▶ [ACTIVITY A]:
According to the essay below on early Christian readings of scripture, in what year was Origen of Alexandria born?
▶ [ACTIVITY B]:
Pick up the essay on early Christian readings of scripture right after its final sentence and continue writing it.
**** PASSAGE SHOWN ****
I’ve only heard that particular passage get brought up for two reasons: to point out that standards of beauty vary from one culture to another, or to laugh about how Song of Songs has some language that is not romantic by today’s standards (har har).  I don’t know that Bede has done anything that seems all that legitimate by modern exegetical standards, but tying the goat to an attitude of penance actually adds a dimension of spiritual edification to this passage. Is he right? I don’t know. But is it kinda cool? Yeah.

To stick to the theme of Song of Songs, here’s a bit that Origen of Alexandria (a super-influential early Christian theologian born in 183) interpreted the line “Let him kiss me with the kisses of his mouth,” (Song 1:1) as follows:

“Let him kiss me with the kisses of His mouth”—that is to say, may pour the words of His mouth into mine, that I may hear Him speak Himself, and see Him teaching. The kisses are Christ’s, which He bestowed on His Church when at His coming, being present in the flesh, He in His own person spoke to her the words of faith and love and peace, according to the promise of Isaias who, when sent beforehand to the Bride, had said: Not a messenger, nor an angel, but the Lord Himself shall save us.

Origen’s Commentary on Song of Songs, 1:1

What?  How did he get to that point?  He jumped from a statement that almost entirely registers as a straightforward statement of passion to a longing prophecy about the incarnation of Christ!  It’s utterly baffling!  I don’t know if I could get away with making a claim like that from the pulpit… but isn’t it a little more edifying his way?  Sure, it’s creative and maybe even wrong, but it’s intriguing.

Even the great Augustine, the church patriarch of church patriarchs, the theologian of theologians, has his fair share of wacky interpretations.  Here’s one about Genesis 2 (which is apparently one of his many interpretations on Genesis, because he really liked that book).  To give you some background, he’s already stated that the Genesis story uses Adam to represent higher reasoning (the soul’s deep wisdom), Eve to represent lower reason (the ability to make rational decisions and manage Earthly resources appropriately), and the snake to represent appetite.  Now he moves on to his grand conclusion:

Now with that evident couple of the two human beings who were first created, the serpent did not eat from the forbidden tree, but only incited to eat, and the woman did not eat alone but gave some to her husband and they ate together, although she alone spoke to the serpent and she alone was led astray by it. So too… even in one man, the carnal (or if I may so put it the sensual) motion of the soul which is channeled into the senses of the body and which is common to us and the beasts, is shut off from the reasoning of wisdom. With bodily sensation, after all, bodily things are sensed; but eternal, unchangeable, and spiritual things are understood with the reasoning of wisdom. But the appetite is very close to the reasoning of knowledge, seeing that it is the function of this knowledge to reason about the bodily things that are perceived by bodily sensation.
**** MATERIAL SUPPLIED ****
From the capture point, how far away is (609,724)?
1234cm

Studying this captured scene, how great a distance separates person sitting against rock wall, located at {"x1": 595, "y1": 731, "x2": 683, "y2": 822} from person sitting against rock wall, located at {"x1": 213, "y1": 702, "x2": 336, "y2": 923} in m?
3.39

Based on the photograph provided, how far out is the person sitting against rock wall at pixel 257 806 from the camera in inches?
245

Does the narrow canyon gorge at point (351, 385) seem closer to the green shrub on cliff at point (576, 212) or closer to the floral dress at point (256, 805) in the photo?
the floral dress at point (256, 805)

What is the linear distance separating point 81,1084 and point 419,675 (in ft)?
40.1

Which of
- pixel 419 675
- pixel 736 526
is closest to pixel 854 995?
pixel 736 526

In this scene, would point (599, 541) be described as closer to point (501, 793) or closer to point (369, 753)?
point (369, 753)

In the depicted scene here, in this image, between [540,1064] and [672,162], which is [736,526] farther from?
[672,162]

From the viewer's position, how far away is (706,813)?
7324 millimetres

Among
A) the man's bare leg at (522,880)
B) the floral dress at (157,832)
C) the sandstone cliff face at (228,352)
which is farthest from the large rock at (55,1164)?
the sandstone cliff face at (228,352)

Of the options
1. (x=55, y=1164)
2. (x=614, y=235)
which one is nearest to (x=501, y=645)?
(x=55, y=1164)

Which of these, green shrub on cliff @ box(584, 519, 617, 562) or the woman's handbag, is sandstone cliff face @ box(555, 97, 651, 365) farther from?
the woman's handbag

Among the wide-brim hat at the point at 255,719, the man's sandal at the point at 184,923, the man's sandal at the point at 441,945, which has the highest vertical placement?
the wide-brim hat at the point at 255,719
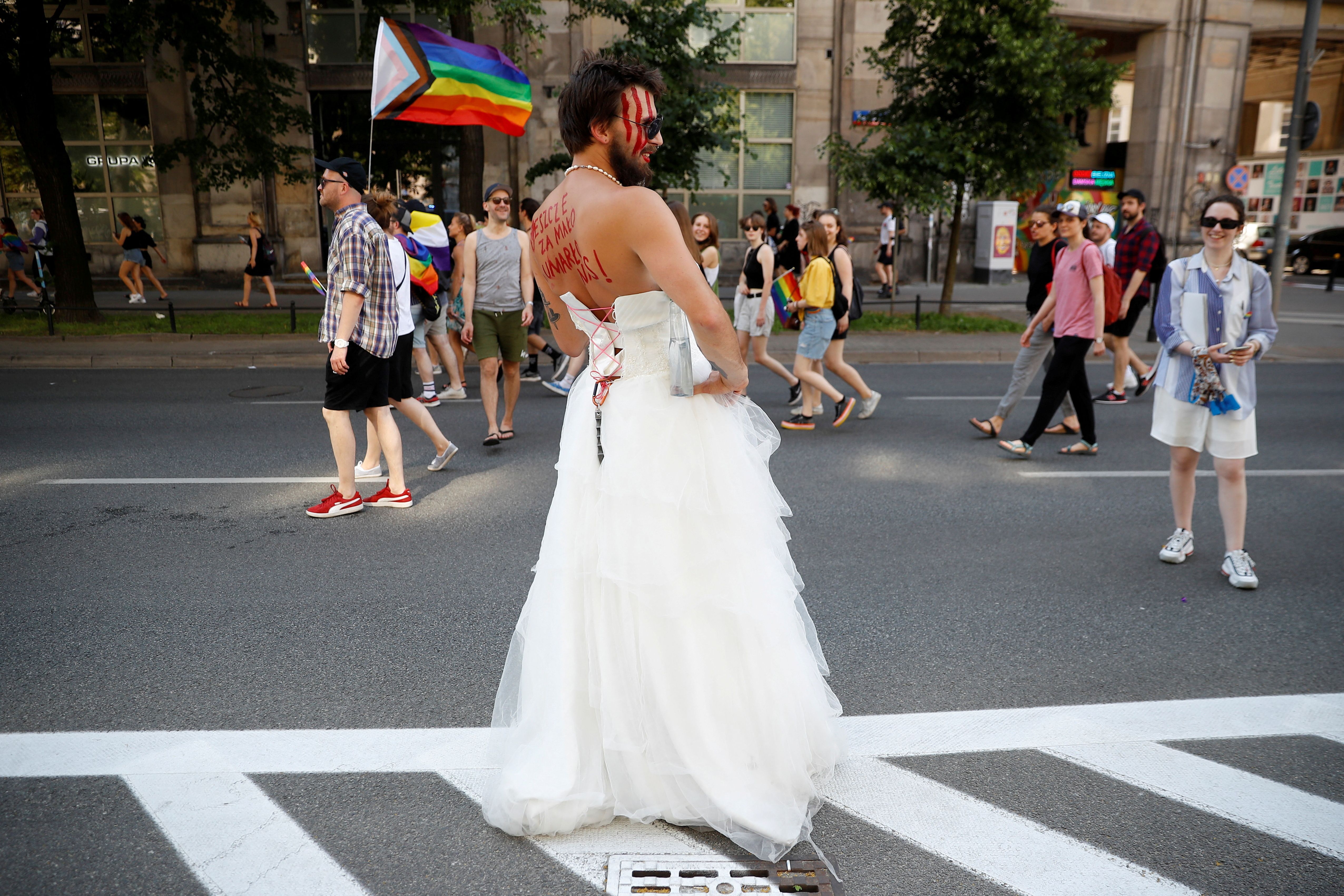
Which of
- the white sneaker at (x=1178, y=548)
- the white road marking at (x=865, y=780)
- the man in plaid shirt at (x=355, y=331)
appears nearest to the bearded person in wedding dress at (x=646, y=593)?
the white road marking at (x=865, y=780)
****
▶ [WRITTEN REPLY A]:
183

▶ [WRITTEN REPLY B]:
Augustine, The Trinity, Trans Edmund Hill, Kindle Loc 9213

What a bizarre, psychological exploration of human nature, wrapped up in a Bible story!  It reminds me of Freud or William Blake’s prophesies!  In his hands, Genesis isn’t just a story about two people long ago; it’s about every person in every era, and the psychological resources that are so easily corrupted by appetite. And it’s history and a million other things. It speaks and it speaks and it has so much to offer.

I have no problem with the  “plain sense” reading of Scripture (the assumption that most of the Bible can be read in a relatively straightforward fashion and be interpreted with a good bit of common sense).  Yes, I know there is no self-interpreting book and that a knowledge of the Christian tradition is necessary to interpret well, but I do think that a story can have a meaning and the meaning is often not far from what was written on the page.  Nonetheless, Auggie, Origen, and Bede are doing some really creative, cool stuff with their Bible readings, and I can’t help but stop with a mix of awe and confusion and say, “Woah.”  Sure, maybe they’re just wrong, but maybe there’s more to Scripture than we see.  Maybe the Holy Spirit has some crazy things to show us in our Bibles if we keep our minds open.